HELENA, Mont., (AP)--The United States should not reopen its border to live Canadian cattle imports until the investigative arm of Congress conducts its own investigation into Canada's handling of mad cow cases there, Sen. Max Baucus, D-MT, said April 6.
Baucus' call for an independent investigation by the General Accounting Office comes one day before the U.S. Department of Agriculture closes its comment period on a proposal to reopen the border to cattle older than 30 months of age, April 7.
Baucus said he has asked the GAO to examine the actions the Canadian government and cattle industry have undertaken to guard against another case of mad cow there.
"The decision to reopen the border with Canada needs to be based on sound science," Baucus said in a written statement. "At this point I don't think the public has the information to be able to determine if the sound science is there."
The U.S. border was closed to Canadian beef last May after a case of mad cow disease, or bovine spongiform encephalopathy, was found on an Alberta farm. Some beef exports resumed last fall, and Canadian officials hoped the rest of the restrictions would be lifted early this year.
Instead, cross-border cattle shipments have remained banned following the discovery in late December that a cow in Washington state that tested positive for BSE originated in Alberta.
Baucus said he wants to ensure that Canada's safety program is consistent with the high standards set by the International Organization of Epizootics, a veterinary body which reflects a consensus of international scientific opinion.
Baucus is a member of the Senate Agriculture Committee and the highest ranking Democrat on the Senate Finance Committee, which has jurisdiction over international trade policy.
Sen. Conrad Burns, R-MT, sent a letter to Secretary of Agriculture Ann Veneman April 5, expressing his concern with the proposal to reopen the border.
Burns, a senior member of the Senate Appropriations Subcommittee on Agriculture, said he is concerned both about adequate protections undertaken in Canada, and about the potential effects on the market of reopening the border.
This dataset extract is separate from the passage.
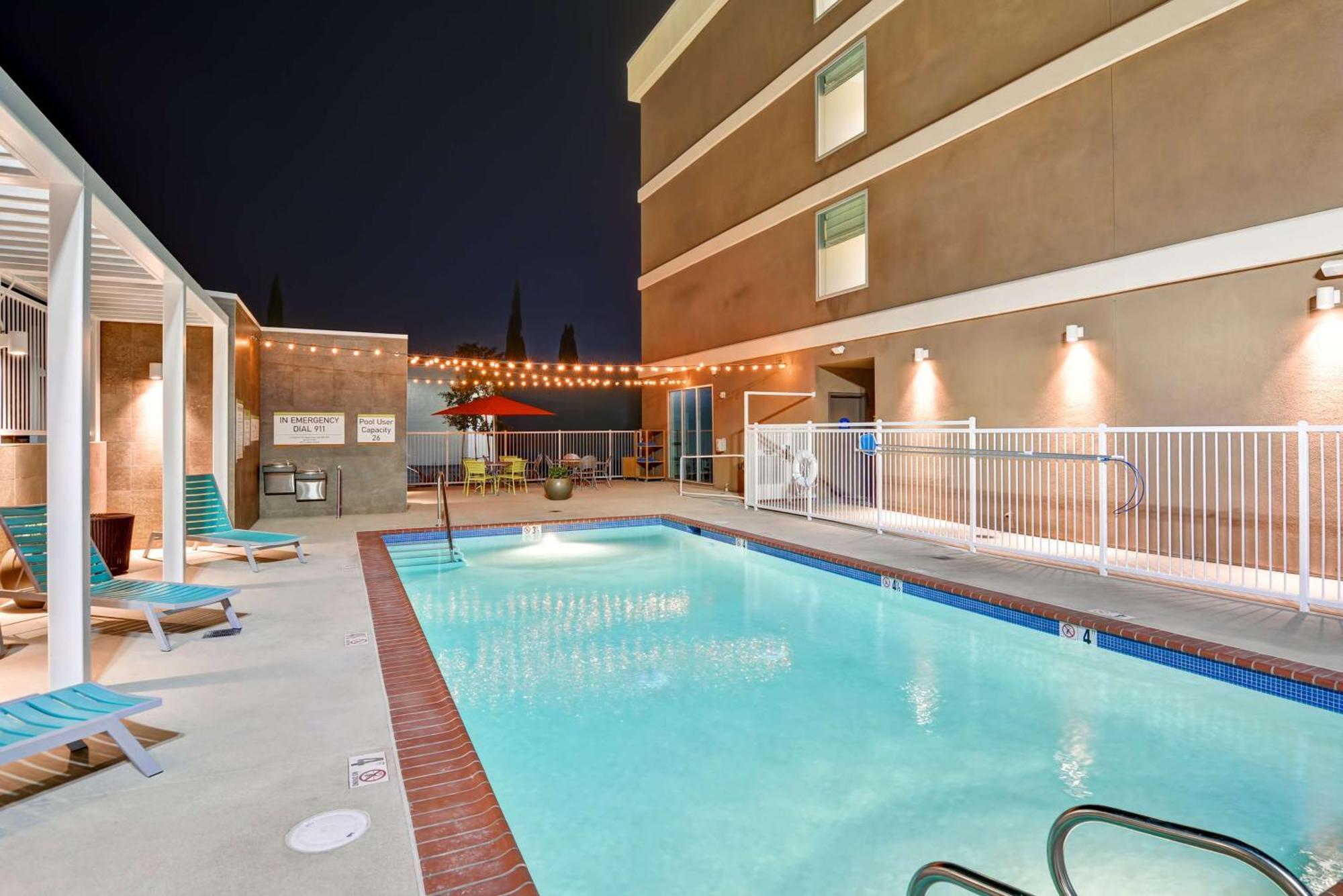 Home2 Suites Азюса Екстериор снимка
"There's an awful lot of fat cattle sitting just north of the border, and the sudden influx of beef will make our domestic markets unstable," he said Monday. "It is imperative we can ensure the safety of our food and the protection of our American producers before we open those floodgates again."
Rep. Denny Rehberg, R-MT, echoed Burns' remarks.
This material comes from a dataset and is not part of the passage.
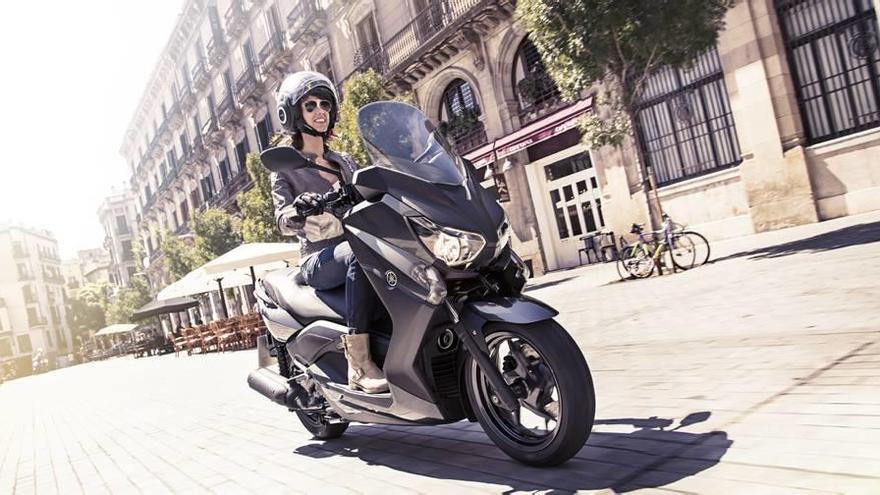 La doble oferta en el competido segmento de los scooters 125 de Yamaha, con los X-Max y N-Max, satisfará sobradamente cualquier exigencia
"We need to restore our foreign beef markets before allowing increased imports from Canada," said Rehberg, a member of the House Agricultural Committee. "We must guarantee safeguards to protect our domestic market from being flooded and devastating our beef industry."
Eating meat from animals with mad cow has been linked to a rare but fatal condition in people, variant Creutzfeldt-Jakob disease, although no cases have been traced to U.S. beef.